### Provided information
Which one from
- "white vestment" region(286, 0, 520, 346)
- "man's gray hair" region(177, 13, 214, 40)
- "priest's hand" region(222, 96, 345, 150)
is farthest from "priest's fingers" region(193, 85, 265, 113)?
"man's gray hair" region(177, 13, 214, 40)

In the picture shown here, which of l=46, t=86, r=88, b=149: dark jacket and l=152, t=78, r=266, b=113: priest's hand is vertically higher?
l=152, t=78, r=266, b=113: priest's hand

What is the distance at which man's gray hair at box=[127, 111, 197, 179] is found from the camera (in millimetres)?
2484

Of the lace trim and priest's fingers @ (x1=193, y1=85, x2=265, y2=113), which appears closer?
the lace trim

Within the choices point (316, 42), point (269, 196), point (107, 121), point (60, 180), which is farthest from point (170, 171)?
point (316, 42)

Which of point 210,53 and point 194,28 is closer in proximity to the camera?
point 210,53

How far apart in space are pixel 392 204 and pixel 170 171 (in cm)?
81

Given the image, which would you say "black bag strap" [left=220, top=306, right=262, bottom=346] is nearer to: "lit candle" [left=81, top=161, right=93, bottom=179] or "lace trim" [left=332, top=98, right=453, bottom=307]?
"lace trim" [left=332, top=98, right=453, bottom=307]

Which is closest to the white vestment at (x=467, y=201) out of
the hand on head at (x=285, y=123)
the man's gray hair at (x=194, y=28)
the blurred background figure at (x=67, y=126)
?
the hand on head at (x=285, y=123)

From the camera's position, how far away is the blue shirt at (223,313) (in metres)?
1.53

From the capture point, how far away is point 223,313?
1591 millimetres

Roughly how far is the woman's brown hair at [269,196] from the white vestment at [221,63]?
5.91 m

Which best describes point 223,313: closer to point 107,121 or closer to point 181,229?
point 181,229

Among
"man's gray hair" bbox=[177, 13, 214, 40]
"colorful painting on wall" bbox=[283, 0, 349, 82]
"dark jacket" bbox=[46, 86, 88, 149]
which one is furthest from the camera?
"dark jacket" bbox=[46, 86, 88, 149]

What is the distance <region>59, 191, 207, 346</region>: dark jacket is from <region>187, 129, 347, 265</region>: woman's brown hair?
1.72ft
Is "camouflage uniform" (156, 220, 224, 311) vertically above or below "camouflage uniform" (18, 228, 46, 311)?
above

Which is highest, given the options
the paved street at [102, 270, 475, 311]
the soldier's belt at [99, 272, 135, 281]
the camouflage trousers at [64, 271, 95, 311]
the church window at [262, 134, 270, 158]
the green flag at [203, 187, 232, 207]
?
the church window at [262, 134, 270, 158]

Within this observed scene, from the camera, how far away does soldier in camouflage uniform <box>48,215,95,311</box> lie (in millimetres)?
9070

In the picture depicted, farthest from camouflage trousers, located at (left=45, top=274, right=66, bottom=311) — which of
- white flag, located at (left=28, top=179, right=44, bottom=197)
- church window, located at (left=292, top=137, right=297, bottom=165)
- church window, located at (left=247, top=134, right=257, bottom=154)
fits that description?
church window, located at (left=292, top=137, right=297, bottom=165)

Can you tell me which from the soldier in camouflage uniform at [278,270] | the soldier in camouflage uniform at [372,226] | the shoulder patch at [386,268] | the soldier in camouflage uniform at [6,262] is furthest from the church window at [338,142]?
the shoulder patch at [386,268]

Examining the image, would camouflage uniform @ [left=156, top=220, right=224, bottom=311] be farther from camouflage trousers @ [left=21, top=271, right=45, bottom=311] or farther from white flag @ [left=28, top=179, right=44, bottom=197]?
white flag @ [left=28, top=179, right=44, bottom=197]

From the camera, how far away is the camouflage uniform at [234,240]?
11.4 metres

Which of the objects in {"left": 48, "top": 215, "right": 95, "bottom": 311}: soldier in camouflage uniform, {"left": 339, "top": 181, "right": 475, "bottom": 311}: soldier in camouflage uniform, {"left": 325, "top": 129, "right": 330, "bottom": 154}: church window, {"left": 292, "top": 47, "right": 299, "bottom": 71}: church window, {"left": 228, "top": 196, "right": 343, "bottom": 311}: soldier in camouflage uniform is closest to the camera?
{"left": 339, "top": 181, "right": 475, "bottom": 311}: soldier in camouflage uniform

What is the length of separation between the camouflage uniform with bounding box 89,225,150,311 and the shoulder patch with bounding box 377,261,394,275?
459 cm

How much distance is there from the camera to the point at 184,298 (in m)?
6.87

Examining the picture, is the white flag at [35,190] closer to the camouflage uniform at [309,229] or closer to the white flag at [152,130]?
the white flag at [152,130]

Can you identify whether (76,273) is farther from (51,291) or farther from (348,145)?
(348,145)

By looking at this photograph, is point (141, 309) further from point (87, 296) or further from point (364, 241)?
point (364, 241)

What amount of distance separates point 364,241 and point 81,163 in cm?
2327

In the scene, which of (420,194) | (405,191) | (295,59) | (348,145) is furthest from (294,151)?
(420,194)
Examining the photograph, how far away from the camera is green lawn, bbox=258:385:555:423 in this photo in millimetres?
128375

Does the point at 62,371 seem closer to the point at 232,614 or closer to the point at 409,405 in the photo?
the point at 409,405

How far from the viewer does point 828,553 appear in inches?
######
What is asked:
Every line from the one containing "What is the length" through the end of the entries above must be echoed exactly, with both ends kept.

Exercise answer:
What is the length of separation between the camouflage uniform with bounding box 89,225,150,311 and the shoulder patch with bounding box 377,261,394,275?
459 cm

How much distance is there from the camera to the point at 184,298 (in m)?
6.87

Examining the picture, is the white flag at [35,190] closer to the camouflage uniform at [309,229] or closer to the white flag at [152,130]?
the white flag at [152,130]

Can you identify whether (76,273) is farther from (51,291) or farther from (348,145)?
(348,145)

By looking at this photograph, is point (141, 309) further from point (87, 296) or further from point (364, 241)?
point (364, 241)

What amount of distance separates point 364,241 and point 81,163 in cm?
2327

In the scene, which of (420,194) | (405,191) | (295,59) | (348,145) is furthest from (294,151)?
(420,194)
Examining the photograph, how far away from the camera is green lawn, bbox=258:385:555:423 in this photo in millimetres?
128375

Does the point at 62,371 seem closer to the point at 232,614 or closer to the point at 409,405 in the photo?
the point at 409,405

How far from the viewer does point 828,553 appear in inches?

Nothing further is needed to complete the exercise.